INSTRUCTIONS TO FOLLOW: Write out each entry once more so that it matches the original exactly.

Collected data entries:
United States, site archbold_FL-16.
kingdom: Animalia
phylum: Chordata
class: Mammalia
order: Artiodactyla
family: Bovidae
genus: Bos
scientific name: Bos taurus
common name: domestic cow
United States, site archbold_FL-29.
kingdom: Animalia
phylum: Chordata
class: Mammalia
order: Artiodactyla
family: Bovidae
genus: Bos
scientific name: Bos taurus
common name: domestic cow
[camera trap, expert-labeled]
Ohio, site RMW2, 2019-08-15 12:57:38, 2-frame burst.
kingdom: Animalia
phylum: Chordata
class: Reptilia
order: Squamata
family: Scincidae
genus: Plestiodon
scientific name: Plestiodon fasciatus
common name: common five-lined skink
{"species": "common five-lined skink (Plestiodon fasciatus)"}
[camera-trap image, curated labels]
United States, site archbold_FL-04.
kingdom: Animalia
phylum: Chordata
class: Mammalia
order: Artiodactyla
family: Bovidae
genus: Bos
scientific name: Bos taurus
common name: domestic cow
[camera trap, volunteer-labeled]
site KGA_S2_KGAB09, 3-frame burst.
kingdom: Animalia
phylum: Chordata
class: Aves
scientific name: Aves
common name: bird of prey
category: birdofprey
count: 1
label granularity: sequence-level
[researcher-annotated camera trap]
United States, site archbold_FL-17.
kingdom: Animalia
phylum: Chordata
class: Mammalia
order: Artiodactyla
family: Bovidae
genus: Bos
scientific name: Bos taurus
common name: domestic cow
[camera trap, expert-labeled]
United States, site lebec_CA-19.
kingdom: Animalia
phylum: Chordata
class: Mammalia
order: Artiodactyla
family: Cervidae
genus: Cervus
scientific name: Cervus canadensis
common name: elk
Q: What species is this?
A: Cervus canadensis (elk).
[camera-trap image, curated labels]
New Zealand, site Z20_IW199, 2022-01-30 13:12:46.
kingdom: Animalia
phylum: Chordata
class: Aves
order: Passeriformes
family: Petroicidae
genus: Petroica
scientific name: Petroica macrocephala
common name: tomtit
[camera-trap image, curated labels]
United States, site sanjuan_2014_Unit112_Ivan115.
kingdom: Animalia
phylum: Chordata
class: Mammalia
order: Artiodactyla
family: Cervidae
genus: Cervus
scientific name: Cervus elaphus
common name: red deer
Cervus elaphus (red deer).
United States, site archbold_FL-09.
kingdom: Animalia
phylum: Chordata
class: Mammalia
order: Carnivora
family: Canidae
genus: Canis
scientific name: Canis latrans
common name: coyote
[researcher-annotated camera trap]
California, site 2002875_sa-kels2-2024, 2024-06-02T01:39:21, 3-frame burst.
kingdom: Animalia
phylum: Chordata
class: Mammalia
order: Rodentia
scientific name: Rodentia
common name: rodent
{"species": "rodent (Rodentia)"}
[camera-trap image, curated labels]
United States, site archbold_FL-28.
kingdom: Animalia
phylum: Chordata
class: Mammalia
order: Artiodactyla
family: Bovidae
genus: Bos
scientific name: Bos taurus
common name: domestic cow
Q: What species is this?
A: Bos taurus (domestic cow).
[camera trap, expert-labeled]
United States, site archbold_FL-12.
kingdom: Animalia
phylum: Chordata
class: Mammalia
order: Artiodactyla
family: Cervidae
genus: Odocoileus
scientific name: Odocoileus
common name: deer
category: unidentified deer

REPLY TO THE TASK:
United States, site archbold_FL-16.
kingdom: Animalia
phylum: Chordata
class: Mammalia
order: Artiodactyla
family: Bovidae
genus: Bos
scientific name: Bos taurus
common name: domestic cow
United States, site archbold_FL-29.
kingdom: Animalia
phylum: Chordata
class: Mammalia
order: Artiodactyla
family: Bovidae
genus: Bos
scientific name: Bos taurus
common name: domestic cow
[camera trap, expert-labeled]
Ohio, site RMW2, 2019-08-15 12:57:38, 2-frame burst.
kingdom: Animalia
phylum: Chordata
class: Reptilia
order: Squamata
family: Scincidae
genus: Plestiodon
scientific name: Plestiodon fasciatus
common name: common five-lined skink
{"species": "common five-lined skink (Plestiodon fasciatus)"}
[camera-trap image, curated labels]
United States, site archbold_FL-04.
kingdom: Animalia
phylum: Chordata
class: Mammalia
order: Artiodactyla
family: Bovidae
genus: Bos
scientific name: Bos taurus
common name: domestic cow
[camera trap, volunteer-labeled]
site KGA_S2_KGAB09, 3-frame burst.
kingdom: Animalia
phylum: Chordata
class: Aves
scientific name: Aves
common name: bird of prey
category: birdofprey
count: 1
label granularity: sequence-level
[researcher-annotated camera trap]
United States, site archbold_FL-17.
kingdom: Animalia
phylum: Chordata
class: Mammalia
order: Artiodactyla
family: Bovidae
genus: Bos
scientific name: Bos taurus
common name: domestic cow
[camera trap, expert-labeled]
United States, site lebec_CA-19.
kingdom: Animalia
phylum: Chordata
class: Mammalia
order: Artiodactyla
family: Cervidae
genus: Cervus
scientific name: Cervus canadensis
common name: elk
Q: What species is this?
A: Cervus canadensis (elk).
[camera-trap image, curated labels]
New Zealand, site Z20_IW199, 2022-01-30 13:12:46.
kingdom: Animalia
phylum: Chordata
class: Aves
order: Passeriformes
family: Petroicidae
genus: Petroica
scientific name: Petroica macrocephala
common name: tomtit
[camera-trap image, curated labels]
United States, site sanjuan_2014_Unit112_Ivan115.
kingdom: Animalia
phylum: Chordata
class: Mammalia
order: Artiodactyla
family: Cervidae
genus: Cervus
scientific name: Cervus elaphus
common name: red deer
Cervus elaphus (red deer).
United States, site archbold_FL-09.
kingdom: Animalia
phylum: Chordata
class: Mammalia
order: Carnivora
family: Canidae
genus: Canis
scientific name: Canis latrans
common name: coyote
[researcher-annotated camera trap]
California, site 2002875_sa-kels2-2024, 2024-06-02T01:39:21, 3-frame burst.
kingdom: Animalia
phylum: Chordata
class: Mammalia
order: Rodentia
scientific name: Rodentia
common name: rodent
{"species": "rodent (Rodentia)"}
[camera-trap image, curated labels]
United States, site archbold_FL-28.
kingdom: Animalia
phylum: Chordata
class: Mammalia
order: Artiodactyla
family: Bovidae
genus: Bos
scientific name: Bos taurus
common name: domestic cow
Q: What species is this?
A: Bos taurus (domestic cow).
[camera trap, expert-labeled]
United States, site archbold_FL-12.
kingdom: Animalia
phylum: Chordata
class: Mammalia
order: Artiodactyla
family: Cervidae
genus: Odocoileus
scientific name: Odocoileus
common name: deer
category: unidentified deer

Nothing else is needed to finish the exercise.